Quando Jamie, um lindo e talentoso jogador de hóquei, chega à cidade, a jovem sente que a monotonia dos seus dias está prestes a acabar. Porém, ao testemunhar um assassinato perturbador na reserva, ela se dá conta de que há algo errado ― com Jamie, seus amigos e sua comunidade.

De uma hora para outra, Daunis se vê envolvida em uma investigação do FBI sobre uma nova droga que tem feito cada vez mais vítimas. Receosa, ela aceita trabalhar como informante, usando seus conhecimentos de química e da medicina tradicional Ojibwe.
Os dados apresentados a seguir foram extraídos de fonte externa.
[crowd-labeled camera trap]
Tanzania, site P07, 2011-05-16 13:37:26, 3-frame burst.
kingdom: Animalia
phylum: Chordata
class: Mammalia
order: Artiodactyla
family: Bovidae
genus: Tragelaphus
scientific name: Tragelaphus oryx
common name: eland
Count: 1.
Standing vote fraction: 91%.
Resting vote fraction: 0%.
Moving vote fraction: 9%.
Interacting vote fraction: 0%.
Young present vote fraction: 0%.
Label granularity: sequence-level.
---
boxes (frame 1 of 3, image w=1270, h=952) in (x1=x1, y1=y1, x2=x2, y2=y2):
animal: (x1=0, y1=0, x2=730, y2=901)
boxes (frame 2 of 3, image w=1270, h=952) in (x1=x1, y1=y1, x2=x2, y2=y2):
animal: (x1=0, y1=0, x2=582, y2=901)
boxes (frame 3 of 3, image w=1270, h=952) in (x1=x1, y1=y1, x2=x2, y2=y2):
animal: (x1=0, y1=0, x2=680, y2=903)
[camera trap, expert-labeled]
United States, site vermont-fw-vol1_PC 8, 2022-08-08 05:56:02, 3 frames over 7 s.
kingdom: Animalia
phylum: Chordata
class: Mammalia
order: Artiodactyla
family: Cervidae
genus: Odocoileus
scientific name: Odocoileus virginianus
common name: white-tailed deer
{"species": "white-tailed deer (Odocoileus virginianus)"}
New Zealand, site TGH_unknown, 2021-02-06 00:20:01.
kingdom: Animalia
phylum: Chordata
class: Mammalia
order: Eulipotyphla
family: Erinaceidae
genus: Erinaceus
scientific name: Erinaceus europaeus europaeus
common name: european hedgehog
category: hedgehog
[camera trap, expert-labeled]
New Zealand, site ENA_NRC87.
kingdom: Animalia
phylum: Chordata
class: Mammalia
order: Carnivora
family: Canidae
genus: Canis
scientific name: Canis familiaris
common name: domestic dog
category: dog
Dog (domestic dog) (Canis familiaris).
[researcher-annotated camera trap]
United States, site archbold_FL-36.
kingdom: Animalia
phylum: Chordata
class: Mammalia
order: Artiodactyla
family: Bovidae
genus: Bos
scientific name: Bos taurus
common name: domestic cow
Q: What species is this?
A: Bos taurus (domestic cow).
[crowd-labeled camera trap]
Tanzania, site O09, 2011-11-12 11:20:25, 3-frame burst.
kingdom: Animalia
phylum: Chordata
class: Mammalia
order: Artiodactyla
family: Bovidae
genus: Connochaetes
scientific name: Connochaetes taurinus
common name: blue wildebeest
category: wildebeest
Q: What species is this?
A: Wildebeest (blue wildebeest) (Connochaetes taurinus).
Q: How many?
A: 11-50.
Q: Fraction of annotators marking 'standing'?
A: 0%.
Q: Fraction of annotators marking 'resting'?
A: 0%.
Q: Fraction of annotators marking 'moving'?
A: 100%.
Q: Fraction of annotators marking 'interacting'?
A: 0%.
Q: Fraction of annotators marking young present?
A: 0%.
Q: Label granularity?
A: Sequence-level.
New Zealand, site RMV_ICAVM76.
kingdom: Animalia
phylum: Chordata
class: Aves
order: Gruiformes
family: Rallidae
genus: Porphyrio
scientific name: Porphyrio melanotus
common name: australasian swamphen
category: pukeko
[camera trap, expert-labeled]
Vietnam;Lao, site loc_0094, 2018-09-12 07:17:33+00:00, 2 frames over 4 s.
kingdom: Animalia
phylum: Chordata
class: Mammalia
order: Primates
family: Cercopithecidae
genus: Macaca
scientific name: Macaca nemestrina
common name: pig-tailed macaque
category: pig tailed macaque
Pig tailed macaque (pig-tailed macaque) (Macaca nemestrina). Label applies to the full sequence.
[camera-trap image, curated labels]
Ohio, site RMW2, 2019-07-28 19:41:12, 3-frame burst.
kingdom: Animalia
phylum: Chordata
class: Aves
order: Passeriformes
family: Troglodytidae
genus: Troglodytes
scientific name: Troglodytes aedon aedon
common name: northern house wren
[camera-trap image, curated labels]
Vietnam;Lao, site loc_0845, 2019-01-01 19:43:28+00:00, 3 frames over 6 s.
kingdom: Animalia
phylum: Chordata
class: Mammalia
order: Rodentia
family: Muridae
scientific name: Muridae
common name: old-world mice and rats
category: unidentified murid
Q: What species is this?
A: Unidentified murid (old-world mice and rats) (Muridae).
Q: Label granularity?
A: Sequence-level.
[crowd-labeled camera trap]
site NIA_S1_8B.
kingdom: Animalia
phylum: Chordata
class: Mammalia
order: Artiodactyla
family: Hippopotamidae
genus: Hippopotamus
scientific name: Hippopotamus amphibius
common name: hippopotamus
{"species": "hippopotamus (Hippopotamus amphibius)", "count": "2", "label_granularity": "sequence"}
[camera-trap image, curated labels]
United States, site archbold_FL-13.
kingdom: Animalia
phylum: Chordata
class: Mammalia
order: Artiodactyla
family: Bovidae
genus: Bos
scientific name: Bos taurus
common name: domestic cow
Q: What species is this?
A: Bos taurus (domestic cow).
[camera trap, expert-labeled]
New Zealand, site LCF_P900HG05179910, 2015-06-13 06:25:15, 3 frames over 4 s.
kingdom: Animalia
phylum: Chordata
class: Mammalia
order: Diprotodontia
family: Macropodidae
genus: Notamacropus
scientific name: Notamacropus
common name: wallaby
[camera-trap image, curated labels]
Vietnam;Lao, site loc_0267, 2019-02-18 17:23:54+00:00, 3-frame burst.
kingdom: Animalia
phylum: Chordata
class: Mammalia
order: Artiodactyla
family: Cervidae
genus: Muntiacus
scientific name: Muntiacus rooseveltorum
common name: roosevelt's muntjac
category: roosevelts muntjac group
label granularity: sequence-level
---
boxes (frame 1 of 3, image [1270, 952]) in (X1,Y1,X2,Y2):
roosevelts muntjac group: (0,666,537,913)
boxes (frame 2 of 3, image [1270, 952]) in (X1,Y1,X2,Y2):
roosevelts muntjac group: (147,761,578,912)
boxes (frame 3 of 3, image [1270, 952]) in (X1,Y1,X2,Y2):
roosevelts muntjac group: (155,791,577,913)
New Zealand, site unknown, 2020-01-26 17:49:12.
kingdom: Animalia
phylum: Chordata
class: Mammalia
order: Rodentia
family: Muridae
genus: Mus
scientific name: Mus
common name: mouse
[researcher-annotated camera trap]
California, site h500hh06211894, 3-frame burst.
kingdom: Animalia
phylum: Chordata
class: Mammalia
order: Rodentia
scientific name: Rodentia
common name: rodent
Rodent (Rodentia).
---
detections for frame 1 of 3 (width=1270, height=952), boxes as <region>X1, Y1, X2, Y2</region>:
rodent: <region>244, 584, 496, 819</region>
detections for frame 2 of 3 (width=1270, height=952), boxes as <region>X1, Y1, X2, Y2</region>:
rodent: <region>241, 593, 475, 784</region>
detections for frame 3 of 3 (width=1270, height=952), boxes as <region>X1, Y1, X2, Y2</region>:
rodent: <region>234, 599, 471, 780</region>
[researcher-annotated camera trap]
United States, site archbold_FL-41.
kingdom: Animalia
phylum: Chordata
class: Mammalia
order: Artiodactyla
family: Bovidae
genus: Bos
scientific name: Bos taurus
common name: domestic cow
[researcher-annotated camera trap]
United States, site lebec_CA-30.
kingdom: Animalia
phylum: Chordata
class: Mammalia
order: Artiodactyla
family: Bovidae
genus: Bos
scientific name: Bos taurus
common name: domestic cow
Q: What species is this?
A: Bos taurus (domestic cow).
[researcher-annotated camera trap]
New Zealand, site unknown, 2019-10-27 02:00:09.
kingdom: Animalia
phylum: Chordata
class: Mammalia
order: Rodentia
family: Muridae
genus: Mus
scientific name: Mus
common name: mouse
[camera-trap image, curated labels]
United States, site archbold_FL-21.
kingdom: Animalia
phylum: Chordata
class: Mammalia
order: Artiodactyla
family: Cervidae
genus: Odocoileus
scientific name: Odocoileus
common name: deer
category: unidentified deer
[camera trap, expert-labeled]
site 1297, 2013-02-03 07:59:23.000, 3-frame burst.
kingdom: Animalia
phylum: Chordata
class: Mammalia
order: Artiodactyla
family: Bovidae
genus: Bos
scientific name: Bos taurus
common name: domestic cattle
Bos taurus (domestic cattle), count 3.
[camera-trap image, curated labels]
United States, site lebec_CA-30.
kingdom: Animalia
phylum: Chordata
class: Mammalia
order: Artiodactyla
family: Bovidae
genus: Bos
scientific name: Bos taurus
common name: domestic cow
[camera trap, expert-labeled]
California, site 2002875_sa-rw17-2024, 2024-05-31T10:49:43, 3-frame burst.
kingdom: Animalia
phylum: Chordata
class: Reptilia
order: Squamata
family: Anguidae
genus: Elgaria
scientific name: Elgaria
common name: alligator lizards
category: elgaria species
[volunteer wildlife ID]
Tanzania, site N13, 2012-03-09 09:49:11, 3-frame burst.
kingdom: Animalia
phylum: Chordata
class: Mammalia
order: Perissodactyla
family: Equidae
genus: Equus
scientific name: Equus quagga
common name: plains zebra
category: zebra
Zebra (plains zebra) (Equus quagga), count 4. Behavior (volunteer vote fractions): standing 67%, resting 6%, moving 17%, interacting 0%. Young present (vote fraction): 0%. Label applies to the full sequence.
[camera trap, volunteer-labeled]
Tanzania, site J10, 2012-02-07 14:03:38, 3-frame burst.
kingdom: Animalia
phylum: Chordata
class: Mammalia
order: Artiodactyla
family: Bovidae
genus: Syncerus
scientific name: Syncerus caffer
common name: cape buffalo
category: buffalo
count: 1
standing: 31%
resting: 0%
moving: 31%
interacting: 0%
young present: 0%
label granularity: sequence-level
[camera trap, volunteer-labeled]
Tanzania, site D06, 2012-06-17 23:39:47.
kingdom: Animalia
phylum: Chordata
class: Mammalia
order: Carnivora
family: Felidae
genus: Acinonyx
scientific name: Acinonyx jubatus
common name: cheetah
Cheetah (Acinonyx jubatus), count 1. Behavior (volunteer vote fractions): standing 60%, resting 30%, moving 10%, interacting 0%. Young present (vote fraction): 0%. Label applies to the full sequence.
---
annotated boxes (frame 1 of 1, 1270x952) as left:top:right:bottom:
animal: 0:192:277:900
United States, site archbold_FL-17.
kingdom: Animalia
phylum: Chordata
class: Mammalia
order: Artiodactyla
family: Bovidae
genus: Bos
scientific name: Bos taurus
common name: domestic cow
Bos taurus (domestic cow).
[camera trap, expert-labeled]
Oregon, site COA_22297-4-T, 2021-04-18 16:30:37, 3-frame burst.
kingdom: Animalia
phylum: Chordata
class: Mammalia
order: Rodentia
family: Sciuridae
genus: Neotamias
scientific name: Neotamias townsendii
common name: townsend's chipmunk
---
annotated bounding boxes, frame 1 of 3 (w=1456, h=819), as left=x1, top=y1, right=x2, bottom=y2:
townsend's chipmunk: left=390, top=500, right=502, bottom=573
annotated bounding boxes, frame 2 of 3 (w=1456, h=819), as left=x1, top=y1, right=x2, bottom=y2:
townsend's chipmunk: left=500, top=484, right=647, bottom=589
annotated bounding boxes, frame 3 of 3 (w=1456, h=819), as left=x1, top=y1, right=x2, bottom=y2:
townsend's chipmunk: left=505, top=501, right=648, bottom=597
Mas a busca pela verdade se mostra mais perigosa e dolorosa do que ela imaginava, trazendo à tona segredos e abrindo feridas ainda não cicatrizadas.

A FILHA DO GUARDIÃO DO FOGO caminha por diversos estilos diferentes durante a narrativa. O leitor irá encontrar um romance adolescente; um drama familiar sobre origens e costumes; um mistério sobre assassinatos; um suspense sobre investigação de narcotraficantes; e, por fim, uma denúncia sobre como os povos indígenas são ignorados e postos à parte na sociedade americana atual. Apesar de ser seu primeiro livro, a autora consegue trafegar entre esses diferentes assuntos de maneira orgânica em quase todos os capítulos. Entretanto, algumas partes, infelizmente, ficam aquém do que poderia ser esperado, principalmente quando se trata sobre Daunis, a personagem principal.

Não é a primeira história que leio sobre tráfico de drogas entre comunidades isoladas ou fechadas. Existem diversos livros, filmes e séries que tratam do mesmo assunto. Nesse ponto, A FILHA DO GUARDIÃO DO FOGO não traz nada de novo, apenas reforça como o FBI e a política americana atua e cria leis que não necessariamente protegem essas pessoas. O assunto é tratado no livro de maneira bem direta, sem meias palavras, e a isso ainda é adicionada uma outra denúncia em relação a leis de proteção individual.

Uma personagem indígena, que não vou mencionar para não estragar a leitura, é estuprada quase no final do livro. Como o fato acontece em território indígena e foi perpetuado por um homem branco, a lei americana nada faz. É um assunto sério que é denunciado na história. Entretanto, a forma como a autora conduz o que a personagem pensa e faz após ser violentada, não condiz com a agressão, e isso me incomodou bastante.

A personagem não reage ao estupro, ela sai do local, vai dançar com o namorado, conversa com as pessoas naturalmente, e em nenhum momento cogita dizer o que fizeram com ela, não congita denunciar o estuprador, e nem sequer envolver a polícia. Eu até considerei que ela poderia estar em choque, mas isso não é evidenciado pela autora em parte alguma. Pelo contrário, ao final da história, ela resolve revelar o que aconteceu, e da forma como a autora faz, parece que é apenas para denunciar a tal falta de interesse do governo americano, esquecendo de estabelecer e aprofundar o que uma garota normalmente estaria sentindo pelo que aconteceu. E essa letargia é copiada pelos outros personagens, que ao descobrirem, não demonstram a reação esperada para algo dessa importância.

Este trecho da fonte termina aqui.